Collection entries
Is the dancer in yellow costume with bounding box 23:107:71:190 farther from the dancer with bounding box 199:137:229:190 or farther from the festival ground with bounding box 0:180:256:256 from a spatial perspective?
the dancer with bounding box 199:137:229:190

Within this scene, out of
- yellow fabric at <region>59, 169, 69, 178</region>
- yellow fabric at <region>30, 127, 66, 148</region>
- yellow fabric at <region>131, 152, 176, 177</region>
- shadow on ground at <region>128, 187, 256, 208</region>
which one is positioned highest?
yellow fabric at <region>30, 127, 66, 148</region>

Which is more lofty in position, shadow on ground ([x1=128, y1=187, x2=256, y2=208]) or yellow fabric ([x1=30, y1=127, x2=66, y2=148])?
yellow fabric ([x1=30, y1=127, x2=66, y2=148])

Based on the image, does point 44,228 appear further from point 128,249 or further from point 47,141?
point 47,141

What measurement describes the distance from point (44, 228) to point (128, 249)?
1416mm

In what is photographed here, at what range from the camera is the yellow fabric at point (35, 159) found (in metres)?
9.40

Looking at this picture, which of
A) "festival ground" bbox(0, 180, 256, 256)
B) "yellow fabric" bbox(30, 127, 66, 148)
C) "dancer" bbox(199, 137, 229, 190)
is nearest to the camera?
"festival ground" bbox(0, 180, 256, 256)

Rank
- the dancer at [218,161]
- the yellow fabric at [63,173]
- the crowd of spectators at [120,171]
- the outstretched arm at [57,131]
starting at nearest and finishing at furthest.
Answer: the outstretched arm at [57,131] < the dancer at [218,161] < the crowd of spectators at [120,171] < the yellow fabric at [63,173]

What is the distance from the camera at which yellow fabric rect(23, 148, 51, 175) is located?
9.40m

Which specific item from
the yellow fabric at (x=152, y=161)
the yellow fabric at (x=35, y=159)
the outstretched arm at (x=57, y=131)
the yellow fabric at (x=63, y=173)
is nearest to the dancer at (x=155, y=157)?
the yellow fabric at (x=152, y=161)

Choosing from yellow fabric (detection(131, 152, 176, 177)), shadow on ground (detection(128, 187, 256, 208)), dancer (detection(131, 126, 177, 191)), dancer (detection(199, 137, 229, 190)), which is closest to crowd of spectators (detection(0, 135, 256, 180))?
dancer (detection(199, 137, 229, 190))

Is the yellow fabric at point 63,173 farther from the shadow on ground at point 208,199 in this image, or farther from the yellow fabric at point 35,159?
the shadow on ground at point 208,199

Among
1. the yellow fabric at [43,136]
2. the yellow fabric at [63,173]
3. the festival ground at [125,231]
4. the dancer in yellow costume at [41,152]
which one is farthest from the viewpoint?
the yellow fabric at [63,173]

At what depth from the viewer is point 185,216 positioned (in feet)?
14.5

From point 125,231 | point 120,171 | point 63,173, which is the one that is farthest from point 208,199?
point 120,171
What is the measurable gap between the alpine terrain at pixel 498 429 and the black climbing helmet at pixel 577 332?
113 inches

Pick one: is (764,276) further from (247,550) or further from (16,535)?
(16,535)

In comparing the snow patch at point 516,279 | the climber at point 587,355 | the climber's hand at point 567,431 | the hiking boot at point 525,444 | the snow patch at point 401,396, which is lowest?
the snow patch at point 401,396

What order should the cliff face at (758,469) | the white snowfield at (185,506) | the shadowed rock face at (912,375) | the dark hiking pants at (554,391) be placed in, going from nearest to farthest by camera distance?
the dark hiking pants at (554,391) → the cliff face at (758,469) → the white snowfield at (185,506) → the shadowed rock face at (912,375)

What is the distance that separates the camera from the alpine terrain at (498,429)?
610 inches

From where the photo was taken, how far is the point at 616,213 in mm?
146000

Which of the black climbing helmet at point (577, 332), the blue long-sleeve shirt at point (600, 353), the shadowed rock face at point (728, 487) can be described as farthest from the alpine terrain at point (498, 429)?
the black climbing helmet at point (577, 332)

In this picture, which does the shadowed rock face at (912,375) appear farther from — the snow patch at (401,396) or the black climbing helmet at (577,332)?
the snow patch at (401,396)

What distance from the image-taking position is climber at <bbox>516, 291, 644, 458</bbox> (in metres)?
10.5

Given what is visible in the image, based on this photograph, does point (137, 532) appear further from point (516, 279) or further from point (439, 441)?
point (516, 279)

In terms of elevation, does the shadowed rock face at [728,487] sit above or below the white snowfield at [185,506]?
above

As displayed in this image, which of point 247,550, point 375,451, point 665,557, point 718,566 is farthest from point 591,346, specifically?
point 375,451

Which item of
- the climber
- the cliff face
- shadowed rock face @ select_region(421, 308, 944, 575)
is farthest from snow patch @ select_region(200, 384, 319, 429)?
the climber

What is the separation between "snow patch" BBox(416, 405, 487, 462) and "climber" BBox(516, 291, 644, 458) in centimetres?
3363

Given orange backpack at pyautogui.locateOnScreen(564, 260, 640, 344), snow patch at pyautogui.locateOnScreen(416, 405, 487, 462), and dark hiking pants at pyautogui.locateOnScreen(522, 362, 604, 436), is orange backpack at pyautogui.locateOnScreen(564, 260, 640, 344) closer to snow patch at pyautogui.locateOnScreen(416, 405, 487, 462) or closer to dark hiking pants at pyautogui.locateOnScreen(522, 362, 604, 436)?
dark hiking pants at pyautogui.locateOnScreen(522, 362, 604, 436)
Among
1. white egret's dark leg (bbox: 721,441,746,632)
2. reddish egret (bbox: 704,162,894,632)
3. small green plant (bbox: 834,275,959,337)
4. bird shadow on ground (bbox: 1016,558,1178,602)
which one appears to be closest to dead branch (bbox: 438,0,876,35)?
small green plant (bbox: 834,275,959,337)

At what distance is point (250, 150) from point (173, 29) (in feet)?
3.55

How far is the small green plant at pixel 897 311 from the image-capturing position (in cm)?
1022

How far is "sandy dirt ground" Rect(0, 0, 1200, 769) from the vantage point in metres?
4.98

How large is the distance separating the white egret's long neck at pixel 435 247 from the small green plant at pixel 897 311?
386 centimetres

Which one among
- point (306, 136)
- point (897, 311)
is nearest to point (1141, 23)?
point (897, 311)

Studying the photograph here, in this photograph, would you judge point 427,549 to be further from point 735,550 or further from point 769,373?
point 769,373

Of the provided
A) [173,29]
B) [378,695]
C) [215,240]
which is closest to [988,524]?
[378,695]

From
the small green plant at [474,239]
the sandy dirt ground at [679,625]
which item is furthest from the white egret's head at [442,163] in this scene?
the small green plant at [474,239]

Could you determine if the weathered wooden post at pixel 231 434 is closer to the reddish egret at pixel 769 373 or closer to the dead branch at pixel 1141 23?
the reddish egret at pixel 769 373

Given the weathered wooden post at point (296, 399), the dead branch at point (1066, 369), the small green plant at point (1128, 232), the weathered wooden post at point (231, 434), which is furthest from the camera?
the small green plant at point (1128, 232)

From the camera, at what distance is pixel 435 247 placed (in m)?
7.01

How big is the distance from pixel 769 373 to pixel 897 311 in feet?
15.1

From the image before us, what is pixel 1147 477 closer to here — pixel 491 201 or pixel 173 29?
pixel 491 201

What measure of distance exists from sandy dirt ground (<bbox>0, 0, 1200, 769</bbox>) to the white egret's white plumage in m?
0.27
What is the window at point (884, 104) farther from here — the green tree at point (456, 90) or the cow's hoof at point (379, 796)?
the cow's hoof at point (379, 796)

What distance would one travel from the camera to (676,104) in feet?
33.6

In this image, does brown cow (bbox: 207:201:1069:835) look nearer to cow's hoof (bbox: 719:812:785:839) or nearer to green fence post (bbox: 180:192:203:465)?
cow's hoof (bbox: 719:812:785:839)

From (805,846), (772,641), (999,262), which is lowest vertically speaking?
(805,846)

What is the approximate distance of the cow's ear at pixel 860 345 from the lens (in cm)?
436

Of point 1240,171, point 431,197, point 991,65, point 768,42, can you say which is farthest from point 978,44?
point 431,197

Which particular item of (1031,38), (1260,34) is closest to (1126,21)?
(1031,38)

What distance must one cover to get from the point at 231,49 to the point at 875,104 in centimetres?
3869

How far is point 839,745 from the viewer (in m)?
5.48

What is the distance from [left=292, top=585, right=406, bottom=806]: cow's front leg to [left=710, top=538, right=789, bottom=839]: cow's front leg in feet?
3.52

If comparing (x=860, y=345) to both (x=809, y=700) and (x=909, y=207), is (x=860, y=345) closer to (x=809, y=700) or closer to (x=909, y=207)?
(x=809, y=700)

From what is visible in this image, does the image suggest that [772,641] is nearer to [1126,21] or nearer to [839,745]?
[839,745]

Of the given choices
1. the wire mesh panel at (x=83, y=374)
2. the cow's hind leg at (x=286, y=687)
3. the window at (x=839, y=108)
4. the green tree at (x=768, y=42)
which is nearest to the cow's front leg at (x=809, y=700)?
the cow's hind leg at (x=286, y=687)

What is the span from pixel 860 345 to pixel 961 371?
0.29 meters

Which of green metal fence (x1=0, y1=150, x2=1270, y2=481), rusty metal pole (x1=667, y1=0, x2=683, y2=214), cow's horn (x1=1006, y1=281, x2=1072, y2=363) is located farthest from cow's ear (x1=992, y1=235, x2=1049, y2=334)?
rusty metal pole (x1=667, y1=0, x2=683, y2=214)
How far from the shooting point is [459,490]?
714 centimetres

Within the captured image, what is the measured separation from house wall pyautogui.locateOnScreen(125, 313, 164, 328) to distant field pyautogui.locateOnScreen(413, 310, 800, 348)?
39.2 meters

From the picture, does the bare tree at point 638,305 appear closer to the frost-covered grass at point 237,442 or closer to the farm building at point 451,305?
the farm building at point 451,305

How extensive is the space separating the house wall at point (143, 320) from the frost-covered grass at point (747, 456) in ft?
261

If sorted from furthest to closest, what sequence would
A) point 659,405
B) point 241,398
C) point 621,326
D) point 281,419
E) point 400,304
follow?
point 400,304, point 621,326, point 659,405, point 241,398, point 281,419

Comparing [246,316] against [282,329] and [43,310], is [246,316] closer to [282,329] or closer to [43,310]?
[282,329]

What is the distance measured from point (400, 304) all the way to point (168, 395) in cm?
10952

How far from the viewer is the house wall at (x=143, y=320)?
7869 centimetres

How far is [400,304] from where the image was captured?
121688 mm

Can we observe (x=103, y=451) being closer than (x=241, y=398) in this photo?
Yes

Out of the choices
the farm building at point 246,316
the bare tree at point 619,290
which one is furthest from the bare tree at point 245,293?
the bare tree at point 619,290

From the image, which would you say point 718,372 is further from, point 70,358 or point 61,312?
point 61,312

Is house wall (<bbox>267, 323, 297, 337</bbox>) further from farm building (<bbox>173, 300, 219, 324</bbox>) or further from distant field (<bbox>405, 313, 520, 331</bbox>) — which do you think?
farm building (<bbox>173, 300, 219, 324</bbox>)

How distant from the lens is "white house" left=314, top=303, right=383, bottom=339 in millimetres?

* [Problem requirements] Locate "Which of green" in the material, then quote the line that contains it and all lines after it through the final one.

* [Answer to this exercise]
Which of green metal fence (x1=0, y1=150, x2=1270, y2=481), rusty metal pole (x1=667, y1=0, x2=683, y2=214), cow's horn (x1=1006, y1=281, x2=1072, y2=363) is located farthest from cow's ear (x1=992, y1=235, x2=1049, y2=334)?
rusty metal pole (x1=667, y1=0, x2=683, y2=214)
How far from the shooting point is [459,490]?
714 centimetres

Within the captured image, what is the measured separation from house wall pyautogui.locateOnScreen(125, 313, 164, 328) to distant field pyautogui.locateOnScreen(413, 310, 800, 348)?
39.2 meters

From the picture, does the bare tree at point 638,305 appear closer to the frost-covered grass at point 237,442 or closer to the farm building at point 451,305?
the farm building at point 451,305

How extensive is the space separating the house wall at point (143, 320) from the frost-covered grass at point (747, 456) in ft?
261

If sorted from furthest to closest, what sequence would
A) point 659,405
B) point 241,398
C) point 621,326
D) point 281,419
E) point 400,304
follow?
point 400,304, point 621,326, point 659,405, point 241,398, point 281,419

Comparing [246,316] against [282,329] and [43,310], is [246,316] closer to [282,329] or closer to [43,310]?
[282,329]

What is the distance measured from point (400, 304) all the way to point (168, 395) in cm?
10952

How far from the viewer is the house wall at (x=143, y=320)?
7869 centimetres

How far is [400,304] from where the image was captured?
121688 mm

Can we observe (x=103, y=451) being closer than (x=241, y=398) in this photo?
Yes

Out of the choices
the farm building at point 246,316
the bare tree at point 619,290
which one is furthest from the bare tree at point 245,293?
the bare tree at point 619,290

From the image, which would you say point 718,372 is further from, point 70,358 or point 61,312?
point 61,312

Is house wall (<bbox>267, 323, 297, 337</bbox>) further from farm building (<bbox>173, 300, 219, 324</bbox>) or further from distant field (<bbox>405, 313, 520, 331</bbox>) — which do you think?
farm building (<bbox>173, 300, 219, 324</bbox>)

How distant from the lens is "white house" left=314, top=303, right=383, bottom=339 in millimetres?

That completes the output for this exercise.